06 September 2010

Blaue Engel - Das THW in Deutschland

Die Faszination des Helfens

12.000 Liter Dreckwasser können zu reinem Trinkwasser werden, sobald die beiden Aufbereitungsanlagen aus Deutschland, die vorgestern nach Pakistan geflogen wurden, betriebsbereit sind.

Während ich diese Zeilen schreibe, kommt eine Meldung aus Osnabrück, wonach die dortige Feuerwehr vorsorglich 1000 Sandsäcke geordert hat, weil die Regenrückhaltebecken der Stadt nach den Dauerniederschlägen bis an die Oberkante gefüllt sind. Nördlich der Mittelgebirge drohen heftige Unwetter und Sturmböen.
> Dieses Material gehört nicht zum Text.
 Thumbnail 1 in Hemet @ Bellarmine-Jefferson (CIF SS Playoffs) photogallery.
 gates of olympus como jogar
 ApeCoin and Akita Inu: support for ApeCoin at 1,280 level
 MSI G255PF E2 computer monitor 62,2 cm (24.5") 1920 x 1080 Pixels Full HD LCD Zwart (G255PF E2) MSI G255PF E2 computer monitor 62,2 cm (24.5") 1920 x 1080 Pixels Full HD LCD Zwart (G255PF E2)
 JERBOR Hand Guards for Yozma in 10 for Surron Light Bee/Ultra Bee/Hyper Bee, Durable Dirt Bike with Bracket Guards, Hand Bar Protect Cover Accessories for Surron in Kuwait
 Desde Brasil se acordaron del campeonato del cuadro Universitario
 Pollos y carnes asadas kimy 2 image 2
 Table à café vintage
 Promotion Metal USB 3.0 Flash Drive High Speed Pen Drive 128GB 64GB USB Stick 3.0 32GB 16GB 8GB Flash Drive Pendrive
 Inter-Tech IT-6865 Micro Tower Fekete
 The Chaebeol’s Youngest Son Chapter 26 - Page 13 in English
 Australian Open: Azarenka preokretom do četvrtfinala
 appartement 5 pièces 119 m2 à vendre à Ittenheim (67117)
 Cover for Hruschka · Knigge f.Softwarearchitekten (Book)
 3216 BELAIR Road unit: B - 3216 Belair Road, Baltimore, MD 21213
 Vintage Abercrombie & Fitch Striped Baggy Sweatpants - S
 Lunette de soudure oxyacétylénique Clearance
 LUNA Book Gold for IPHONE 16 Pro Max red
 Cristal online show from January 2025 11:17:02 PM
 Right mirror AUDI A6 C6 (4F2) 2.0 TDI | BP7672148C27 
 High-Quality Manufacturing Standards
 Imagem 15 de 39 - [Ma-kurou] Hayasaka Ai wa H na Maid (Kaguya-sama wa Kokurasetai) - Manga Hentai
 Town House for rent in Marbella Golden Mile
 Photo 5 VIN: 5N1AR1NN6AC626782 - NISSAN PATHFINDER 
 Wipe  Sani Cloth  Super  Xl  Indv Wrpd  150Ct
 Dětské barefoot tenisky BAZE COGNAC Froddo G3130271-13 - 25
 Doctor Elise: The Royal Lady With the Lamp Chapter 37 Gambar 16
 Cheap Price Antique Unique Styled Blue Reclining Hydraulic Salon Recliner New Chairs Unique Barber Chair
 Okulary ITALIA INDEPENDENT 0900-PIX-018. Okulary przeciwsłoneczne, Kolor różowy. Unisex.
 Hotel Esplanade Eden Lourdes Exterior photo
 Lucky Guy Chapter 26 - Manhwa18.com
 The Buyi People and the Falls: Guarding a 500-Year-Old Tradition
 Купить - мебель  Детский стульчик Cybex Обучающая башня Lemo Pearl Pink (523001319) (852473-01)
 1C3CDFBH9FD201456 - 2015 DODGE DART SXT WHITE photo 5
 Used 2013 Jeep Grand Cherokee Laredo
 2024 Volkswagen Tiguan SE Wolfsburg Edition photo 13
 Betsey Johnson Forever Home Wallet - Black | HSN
Die Sandsäcke wurden geliefert und neue stehen bereit. Kein Problem für das Technische Hilfswerk, das darauf spezialisiert ist, Feuerwehr und Polizei in Katastrophenfällen zu unterstützen. In Osnabrück ebenso wie in Haiti oder Pakistan.

Der aus Leipzig stammende Bauingenieur und Pionierleutnant Otto Lummitzsch begründete 1919 die "Technische Nothilfe" (TN), die dem Innenminister unterstellt war. Nachdem die Siegermächte 1945 die TN aufgelöst hatten, beauftragte der damalige Bundesinnenminister Gustav Heinemann den inzwischen 64-jährigen Lummitzsch, einen zivilen Ordnungsdienst für die Bundesrepublik Deutschland aufzubauen – das "Technische Hilfswerk" (THW).

Im Rahmen der Wiederaufbauhilfe für Indonesien nach dem Tsunami 2004 hat das THW zwei umfangreiche Wasserversorgungsnetze auf der Insel Simeulue neu aufgebaut und in der Provinzhauptstadt Banda Aceh eine neu errichtete Schule an die Behörden übergeben. Mitarbeiter des THW hatten rund 20 Kilometer Wasserleitung verlegt und 20 öffentliche Wasserentnahmestellen eingerichtet. Hinzu kommen sechs öffentliche Sanitäranlagen und zwölf Wasserverteilungsstationen, sogenannte Wasser-Kioske. Dafür wurden mitten im Dschungel drei Quellen erschlossen. Um die Nachhaltigkeit des Projekts zu sichern, wurde in den Dörfern eine Hygiene-Kampagne durchgeführt.

Seit seiner Gründung war das deutsche Technische Hilfswerk (THW) außer im eigenen Land in mehr als 120 Ländern der Erde im Einsatz. Ob nach dem Erdbeben in Haiti, dem Wirbelsturm in Burma oder dem Hochwasser in Ostdeutschland: Das deutsche THW unterstützt Menschen in Not. Weltweit. Und das seit inzwischen 60 Jahren.

Fast eine halbe Million Stunden leisteten die THW-Mitarbeiter allein im vergangenen Jahr. Dabei sind 99 Prozent von ihnen ehrenamtliche Helfer. Nur rund 800 Hauptamtliche koordinieren den Einsatz der insgesamt 800.000 THW-ler. Ehrenamtlich suchen die "Blauen Engel" nach Verschütteten, versorgen Katastrophenopfer mit sauberem Trinkwasser oder pumpen vollgelaufene Keller leer.

Viele interessiert der Umgang mit der Technik, vom Notstromaggregat zum Trennschleifer, vom Wasseraufbereiter bis zu den Ortungsgeräten, die den Herzschlag eines Verschütteten aufspüren.

Ob Hochwasser, Ölschaden oder Lawinengefahr, das THW bündelt Kompetenz, Personal und Spezialtechnik in 13 Fachgruppen. Hauptsitz des THW ist Bonn. 668 Ortsverbände bilden eine flächendeckende Struktur. Ihnen stehen 727 "Technische Züge" zur Verfügung, die Basiseinheiten des THW. Das THW hat seine eigene Ausbildung und ein eigenes Extranet für interne Informationsübertragung. Ungefährlich ist der Einsatz nie. Erst vor kurzem waren im Sudan zwei THW-Helfer mehrere Wochen lang entführt worden.

"Ich finde es gut, wenn man der Gesellschaft etwas zurückgibt", sagt Martina Geigenmüller, eine von über 8000 Frauen im THW. "Es gibt ein gutes Gefühl, Menschen helfen zu können", beschreibt sie die Faszination des Helfens.